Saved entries
========================================
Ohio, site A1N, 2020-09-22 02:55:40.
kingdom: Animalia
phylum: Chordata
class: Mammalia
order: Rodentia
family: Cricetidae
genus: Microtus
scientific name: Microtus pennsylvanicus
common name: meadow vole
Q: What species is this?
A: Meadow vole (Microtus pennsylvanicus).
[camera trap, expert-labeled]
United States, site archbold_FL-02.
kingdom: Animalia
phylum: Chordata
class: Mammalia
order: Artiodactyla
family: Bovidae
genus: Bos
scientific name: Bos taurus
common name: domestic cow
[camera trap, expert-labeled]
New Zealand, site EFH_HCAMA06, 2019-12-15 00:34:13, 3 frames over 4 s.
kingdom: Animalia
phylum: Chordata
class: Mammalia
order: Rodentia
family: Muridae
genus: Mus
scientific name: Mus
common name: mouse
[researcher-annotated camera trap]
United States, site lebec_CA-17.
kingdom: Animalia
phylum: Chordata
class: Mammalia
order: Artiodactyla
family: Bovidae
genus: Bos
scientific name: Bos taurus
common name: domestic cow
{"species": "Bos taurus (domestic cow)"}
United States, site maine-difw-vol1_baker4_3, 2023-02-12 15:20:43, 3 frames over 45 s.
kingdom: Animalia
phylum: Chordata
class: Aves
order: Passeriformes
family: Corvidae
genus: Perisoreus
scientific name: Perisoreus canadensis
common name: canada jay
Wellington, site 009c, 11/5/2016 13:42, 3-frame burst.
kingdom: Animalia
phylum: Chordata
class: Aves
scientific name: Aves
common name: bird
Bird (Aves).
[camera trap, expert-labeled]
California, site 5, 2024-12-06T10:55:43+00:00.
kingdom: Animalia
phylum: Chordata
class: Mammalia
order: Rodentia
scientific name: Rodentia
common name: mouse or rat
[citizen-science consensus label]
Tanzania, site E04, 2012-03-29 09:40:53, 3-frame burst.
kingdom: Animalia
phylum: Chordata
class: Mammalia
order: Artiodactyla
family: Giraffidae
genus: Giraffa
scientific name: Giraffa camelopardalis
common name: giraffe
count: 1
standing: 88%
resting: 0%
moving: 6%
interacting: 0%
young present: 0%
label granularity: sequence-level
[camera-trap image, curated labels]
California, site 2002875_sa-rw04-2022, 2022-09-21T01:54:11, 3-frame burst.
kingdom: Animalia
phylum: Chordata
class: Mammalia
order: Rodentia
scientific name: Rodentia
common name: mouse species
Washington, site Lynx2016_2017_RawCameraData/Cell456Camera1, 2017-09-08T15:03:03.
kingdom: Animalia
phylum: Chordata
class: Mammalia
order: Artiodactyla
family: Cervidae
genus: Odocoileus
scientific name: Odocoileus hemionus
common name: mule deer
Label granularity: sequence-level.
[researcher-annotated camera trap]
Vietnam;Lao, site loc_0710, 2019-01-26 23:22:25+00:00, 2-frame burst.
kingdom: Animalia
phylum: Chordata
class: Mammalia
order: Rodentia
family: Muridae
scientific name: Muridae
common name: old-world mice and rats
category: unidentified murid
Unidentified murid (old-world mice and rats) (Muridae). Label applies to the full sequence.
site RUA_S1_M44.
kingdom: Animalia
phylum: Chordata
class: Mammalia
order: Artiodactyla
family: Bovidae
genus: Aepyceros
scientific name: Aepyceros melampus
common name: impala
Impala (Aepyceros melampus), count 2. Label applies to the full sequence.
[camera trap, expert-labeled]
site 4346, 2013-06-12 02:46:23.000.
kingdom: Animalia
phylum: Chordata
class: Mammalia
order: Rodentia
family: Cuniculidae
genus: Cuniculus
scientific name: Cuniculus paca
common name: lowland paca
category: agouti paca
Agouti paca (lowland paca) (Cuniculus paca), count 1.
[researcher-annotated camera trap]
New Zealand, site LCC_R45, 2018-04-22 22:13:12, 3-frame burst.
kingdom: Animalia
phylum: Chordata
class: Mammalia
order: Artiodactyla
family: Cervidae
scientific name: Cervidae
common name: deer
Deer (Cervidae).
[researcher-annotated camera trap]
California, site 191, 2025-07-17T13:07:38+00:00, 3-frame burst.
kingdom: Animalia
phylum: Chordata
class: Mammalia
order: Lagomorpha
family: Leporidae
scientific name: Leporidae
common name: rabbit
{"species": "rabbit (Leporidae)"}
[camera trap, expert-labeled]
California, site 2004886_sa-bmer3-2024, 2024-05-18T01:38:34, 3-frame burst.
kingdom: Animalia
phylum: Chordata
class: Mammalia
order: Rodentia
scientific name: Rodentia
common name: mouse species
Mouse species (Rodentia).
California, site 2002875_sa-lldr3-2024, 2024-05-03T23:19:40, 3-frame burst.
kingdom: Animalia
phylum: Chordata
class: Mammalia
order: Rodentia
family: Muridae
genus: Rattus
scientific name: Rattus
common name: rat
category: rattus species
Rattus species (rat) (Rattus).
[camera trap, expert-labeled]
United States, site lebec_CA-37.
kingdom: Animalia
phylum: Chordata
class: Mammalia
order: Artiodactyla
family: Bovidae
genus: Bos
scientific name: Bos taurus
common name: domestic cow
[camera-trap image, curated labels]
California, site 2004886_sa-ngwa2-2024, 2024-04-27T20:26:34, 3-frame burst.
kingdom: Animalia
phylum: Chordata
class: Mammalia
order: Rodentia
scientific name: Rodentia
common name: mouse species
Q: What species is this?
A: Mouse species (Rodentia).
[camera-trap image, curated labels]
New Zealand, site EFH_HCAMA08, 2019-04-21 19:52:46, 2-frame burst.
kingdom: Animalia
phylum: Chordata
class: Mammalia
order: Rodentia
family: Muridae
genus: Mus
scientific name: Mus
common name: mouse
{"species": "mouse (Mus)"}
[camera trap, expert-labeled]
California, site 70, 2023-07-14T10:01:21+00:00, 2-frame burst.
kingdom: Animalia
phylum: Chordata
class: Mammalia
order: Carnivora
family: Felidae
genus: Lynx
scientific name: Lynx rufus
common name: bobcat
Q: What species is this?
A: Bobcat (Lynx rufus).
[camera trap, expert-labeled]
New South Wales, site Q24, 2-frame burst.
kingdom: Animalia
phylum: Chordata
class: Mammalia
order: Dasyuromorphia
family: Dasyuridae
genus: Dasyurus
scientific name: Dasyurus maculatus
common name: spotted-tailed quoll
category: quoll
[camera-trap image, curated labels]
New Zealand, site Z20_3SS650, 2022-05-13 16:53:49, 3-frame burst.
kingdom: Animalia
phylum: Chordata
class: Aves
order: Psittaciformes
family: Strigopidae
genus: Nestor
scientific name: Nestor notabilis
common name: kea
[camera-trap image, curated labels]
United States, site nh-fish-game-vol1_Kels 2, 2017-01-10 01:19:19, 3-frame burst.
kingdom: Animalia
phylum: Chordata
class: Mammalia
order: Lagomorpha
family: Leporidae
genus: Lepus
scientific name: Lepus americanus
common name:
========================================
■ **WORK TO COMPLETE**
Filter the data down to the lines that contain the string "United", and copy them.

■ **SOLUTION TO THIS TASK**
United States, site archbold_FL-02.
United States, site lebec_CA-17.
United States, site maine-difw-vol1_baker4_3, 2023-02-12 15:20:43, 3 frames over 45 s.
United States, site lebec_CA-37.
United States, site nh-fish-game-vol1_Kels 2, 2017-01-10 01:19:19, 3-frame burst.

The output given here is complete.